**TUGAS A**
Tolong tampilkan ulang tanpa perubahan bagian catatan yang diawali baris berisi "Music is my" dan diakhiri baris terakhir catatan, termasuk kedua baris ujung tersebut.

**KUTIPAN PILIHAN**
|---|
12 September 2009

KPPK: DPR Kerdilkan Institusi Pemberantasan Korupsi

Bingkai Merah, Jakarta – Koalisi Penyelamat Pemberantasan Korupsi menilai poin-poin pembahasan Rancangan Undang-undang Pengadilan Tindak Pidana Korupsi di Dewan Perwakilan Rakyat kian mengerdilkan kewenangan institusi pemberantasan korupsi.


Peneliti Konstitusi dan Peradilan Konsorsium Reformasi Hukum Nasional Wahyudi Djafar mengatakan, meski Panitia Kerja RUU Pengadilan Tipikor hampir menyelesaikan pembahasan RUU ini, eksistensi Pengadilan Tipikor justru terancam karena buruknya beberapa materi yang disepakati. “Tidak hanya itu, poin-poin yang dibicarakan dalam pembahasan di Panja juga mengancam keberadaan Komisi Pemberantasan Korupsi,” kata Wahyudi pada diskusi “Panja Harus Hentikan Pembajakan Materi RUU Pengadilan Tipikor” di Jakarta, Rabu (9/9).

Artinya, RUU Pengadilan Tipikor yang dibahas di DPR justru tidak memperkuat basis hukum bagi upaya pemberantasan korupsi. “DPR mencoba melakukan pembusukan terhadap masifnya langkah pemberantasan korupsi yang dilakukan KPK dan Pengadilan Tipikor dengan mengerdilkan kewenangan-kewenangannya.”

Setidaknya ada tiga poin krusial yang dinilai mengancam upaya pemberantasan korupsi. Pertama, kesepakatan mengenai kedudukan dan tempat Pengadilan Tipikor yang disepakati dibentuk di tiap ibu kota provinsi dengan masa transisi satu tahun. “Jika satu tahun tidak dibentuk, penanganan perkara tindak pidana korupsi dilimpahkan ke pengadilan umum,” kata Wahyudi.

Kesepakatan itu jelas membuka kembali perdebatan mengenai penanganan perkara korupsi, karena lagi-lagi tidak ada kepastian hukum. “Bisa saja di satu provinsi pemeriksaan perkara korupsi dilakukan oleh Pengadilan Tipikor, sementara di provinsi lain dilakukan di pengadilan negeri. Ini menunjukkan warga negara tidak mendapatkan perlakuan yang sama di setiap daerah.”

Kedua, kesepakatan mengenai komposisi majelis hakim yang diserahkan sepenuhnya kepada ketua pengadilan negeri. "Koalisi menilai tidak adanya persamaan di muka hukum. Padahal kewenangan ketua pengadilan seharusnya sekadar menetapkan nama-nama majelis, bukan menetapkan perbandingan komposisi hakim," kata Wahyudi.
|---|
**TUGAS B**
Berikan salinan persis bagian artikel tentang RUU Pengadilan Tipikor yang diawali kata-kata "KPPK: DPR Kerdilkan" dan diakhiri "institusi pemberantasan korupsi.".
|---|
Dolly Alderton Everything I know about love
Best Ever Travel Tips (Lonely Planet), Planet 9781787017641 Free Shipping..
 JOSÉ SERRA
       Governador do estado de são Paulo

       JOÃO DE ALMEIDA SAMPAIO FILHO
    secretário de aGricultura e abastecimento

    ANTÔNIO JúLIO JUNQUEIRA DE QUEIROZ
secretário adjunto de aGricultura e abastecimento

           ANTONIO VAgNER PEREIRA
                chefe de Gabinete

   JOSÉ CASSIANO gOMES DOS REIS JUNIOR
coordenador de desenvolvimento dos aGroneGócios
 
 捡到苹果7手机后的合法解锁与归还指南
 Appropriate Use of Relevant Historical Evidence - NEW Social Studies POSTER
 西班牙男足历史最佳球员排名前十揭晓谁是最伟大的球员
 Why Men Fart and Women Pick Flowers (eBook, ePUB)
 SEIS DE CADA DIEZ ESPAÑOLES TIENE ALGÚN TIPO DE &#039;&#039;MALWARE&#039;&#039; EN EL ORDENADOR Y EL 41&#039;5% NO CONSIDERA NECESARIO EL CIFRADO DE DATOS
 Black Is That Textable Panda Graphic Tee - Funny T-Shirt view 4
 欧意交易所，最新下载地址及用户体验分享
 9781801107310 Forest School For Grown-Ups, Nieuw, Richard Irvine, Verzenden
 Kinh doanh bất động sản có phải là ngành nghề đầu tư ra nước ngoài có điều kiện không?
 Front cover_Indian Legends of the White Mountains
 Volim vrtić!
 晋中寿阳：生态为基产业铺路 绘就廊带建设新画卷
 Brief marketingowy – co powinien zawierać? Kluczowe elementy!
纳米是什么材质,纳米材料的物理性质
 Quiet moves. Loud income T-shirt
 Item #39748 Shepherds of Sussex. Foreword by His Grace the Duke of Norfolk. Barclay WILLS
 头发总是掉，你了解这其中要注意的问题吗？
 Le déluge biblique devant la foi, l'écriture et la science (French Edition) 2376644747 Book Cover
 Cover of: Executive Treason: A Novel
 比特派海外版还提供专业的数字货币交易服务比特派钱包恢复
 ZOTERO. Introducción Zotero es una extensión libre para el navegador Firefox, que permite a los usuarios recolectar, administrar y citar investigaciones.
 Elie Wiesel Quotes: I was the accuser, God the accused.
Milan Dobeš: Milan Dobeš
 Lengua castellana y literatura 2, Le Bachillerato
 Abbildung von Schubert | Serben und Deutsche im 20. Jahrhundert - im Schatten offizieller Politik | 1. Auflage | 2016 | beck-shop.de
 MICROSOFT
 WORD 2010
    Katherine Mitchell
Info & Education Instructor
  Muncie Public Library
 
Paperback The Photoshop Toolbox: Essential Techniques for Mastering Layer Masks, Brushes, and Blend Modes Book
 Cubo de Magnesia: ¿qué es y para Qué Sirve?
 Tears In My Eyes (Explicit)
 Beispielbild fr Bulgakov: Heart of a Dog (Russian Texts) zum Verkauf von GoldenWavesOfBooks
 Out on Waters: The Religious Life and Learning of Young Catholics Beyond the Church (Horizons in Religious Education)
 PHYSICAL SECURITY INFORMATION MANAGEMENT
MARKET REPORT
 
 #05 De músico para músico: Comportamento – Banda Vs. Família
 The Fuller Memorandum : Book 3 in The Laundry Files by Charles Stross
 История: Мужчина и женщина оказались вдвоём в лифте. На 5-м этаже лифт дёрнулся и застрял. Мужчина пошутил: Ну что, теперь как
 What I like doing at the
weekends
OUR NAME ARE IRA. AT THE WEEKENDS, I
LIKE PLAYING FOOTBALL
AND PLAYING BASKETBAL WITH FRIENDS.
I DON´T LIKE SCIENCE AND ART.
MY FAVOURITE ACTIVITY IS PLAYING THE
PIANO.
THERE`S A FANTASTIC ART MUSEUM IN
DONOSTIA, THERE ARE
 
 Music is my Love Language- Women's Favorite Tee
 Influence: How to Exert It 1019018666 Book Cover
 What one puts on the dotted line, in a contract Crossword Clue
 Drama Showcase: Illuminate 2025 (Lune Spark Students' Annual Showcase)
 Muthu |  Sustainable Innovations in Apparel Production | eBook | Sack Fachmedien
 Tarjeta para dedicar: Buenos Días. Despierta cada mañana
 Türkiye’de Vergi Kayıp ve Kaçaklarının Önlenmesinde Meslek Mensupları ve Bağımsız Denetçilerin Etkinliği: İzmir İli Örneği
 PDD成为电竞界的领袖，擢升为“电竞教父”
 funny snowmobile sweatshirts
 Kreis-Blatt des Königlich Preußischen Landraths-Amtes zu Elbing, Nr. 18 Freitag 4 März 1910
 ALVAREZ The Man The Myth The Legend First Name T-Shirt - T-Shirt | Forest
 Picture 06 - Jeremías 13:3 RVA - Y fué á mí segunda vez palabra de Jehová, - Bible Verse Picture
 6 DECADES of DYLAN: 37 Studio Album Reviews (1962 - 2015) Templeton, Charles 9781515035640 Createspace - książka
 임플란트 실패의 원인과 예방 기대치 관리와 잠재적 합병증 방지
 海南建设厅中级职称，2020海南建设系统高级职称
|---|
**KOLOM JAWABAN A**
 Music is my Love Language- Women's Favorite Tee
 Influence: How to Exert It 1019018666 Book Cover
 What one puts on the dotted line, in a contract Crossword Clue
 Drama Showcase: Illuminate 2025 (Lune Spark Students' Annual Showcase)
 Muthu |  Sustainable Innovations in Apparel Production | eBook | Sack Fachmedien
 Tarjeta para dedicar: Buenos Días. Despierta cada mañana
 Türkiye’de Vergi Kayıp ve Kaçaklarının Önlenmesinde Meslek Mensupları ve Bağımsız Denetçilerin Etkinliği: İzmir İli Örneği
 PDD成为电竞界的领袖，擢升为“电竞教父”
 funny snowmobile sweatshirts
 Kreis-Blatt des Königlich Preußischen Landraths-Amtes zu Elbing, Nr. 18 Freitag 4 März 1910
 ALVAREZ The Man The Myth The Legend First Name T-Shirt - T-Shirt | Forest
 Picture 06 - Jeremías 13:3 RVA - Y fué á mí segunda vez palabra de Jehová, - Bible Verse Picture
 6 DECADES of DYLAN: 37 Studio Album Reviews (1962 - 2015) Templeton, Charles 9781515035640 Createspace - książka
 임플란트 실패의 원인과 예방 기대치 관리와 잠재적 합병증 방지
 海南建设厅中级职称，2020海南建设系统高级职称

**KOLOM JAWABAN B**
KPPK: DPR Kerdilkan Institusi Pemberantasan Korupsi

Bingkai Merah, Jakarta – Koalisi Penyelamat Pemberantasan Korupsi menilai poin-poin pembahasan Rancangan Undang-undang Pengadilan Tindak Pidana Korupsi di Dewan Perwakilan Rakyat kian mengerdilkan kewenangan institusi pemberantasan korupsi.